» The request
Return each line of the rows below that contains the string "pixel", with matching treated as case-sensitive.

Collected data:
_____

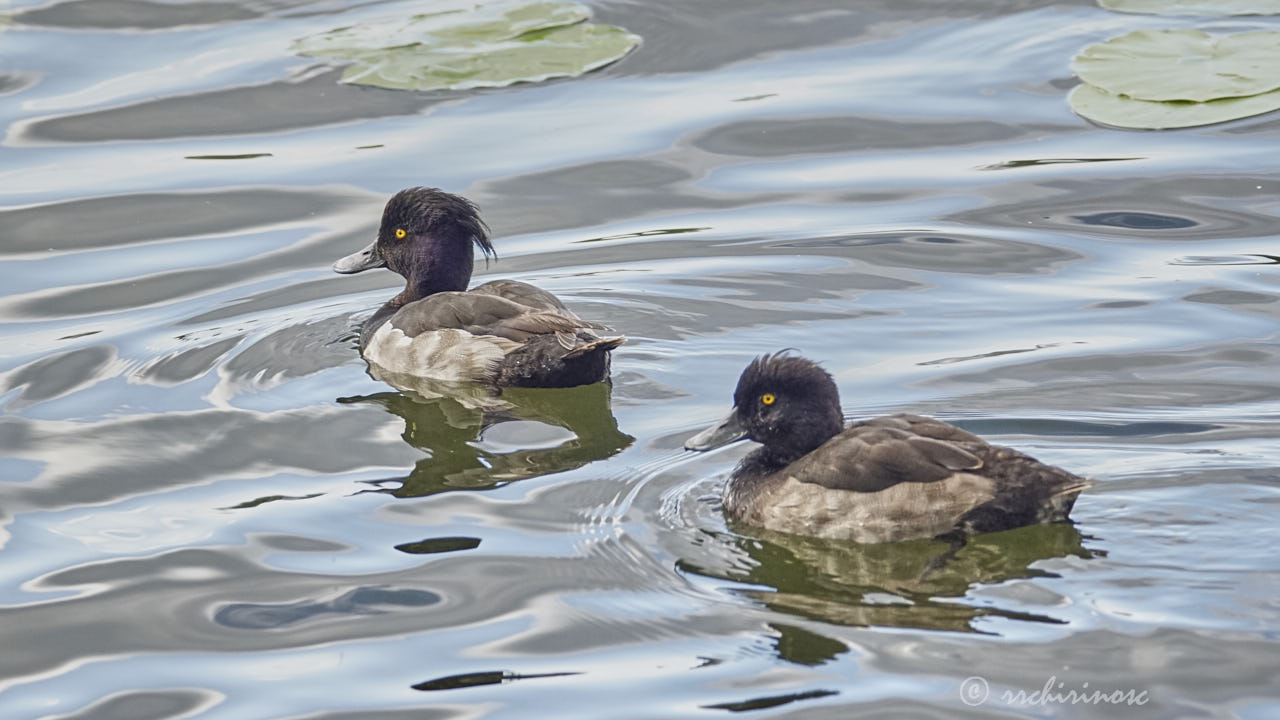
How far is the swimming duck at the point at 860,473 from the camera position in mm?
7062

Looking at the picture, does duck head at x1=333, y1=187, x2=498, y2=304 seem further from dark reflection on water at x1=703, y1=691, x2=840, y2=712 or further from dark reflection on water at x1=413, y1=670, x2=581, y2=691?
dark reflection on water at x1=703, y1=691, x2=840, y2=712

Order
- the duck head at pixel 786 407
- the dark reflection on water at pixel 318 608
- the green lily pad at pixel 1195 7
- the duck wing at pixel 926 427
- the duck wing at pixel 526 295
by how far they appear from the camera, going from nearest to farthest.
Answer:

_____

» Finished exercise
- the duck head at pixel 786 407
- the dark reflection on water at pixel 318 608
- the green lily pad at pixel 1195 7
- the duck wing at pixel 926 427
- the duck wing at pixel 526 295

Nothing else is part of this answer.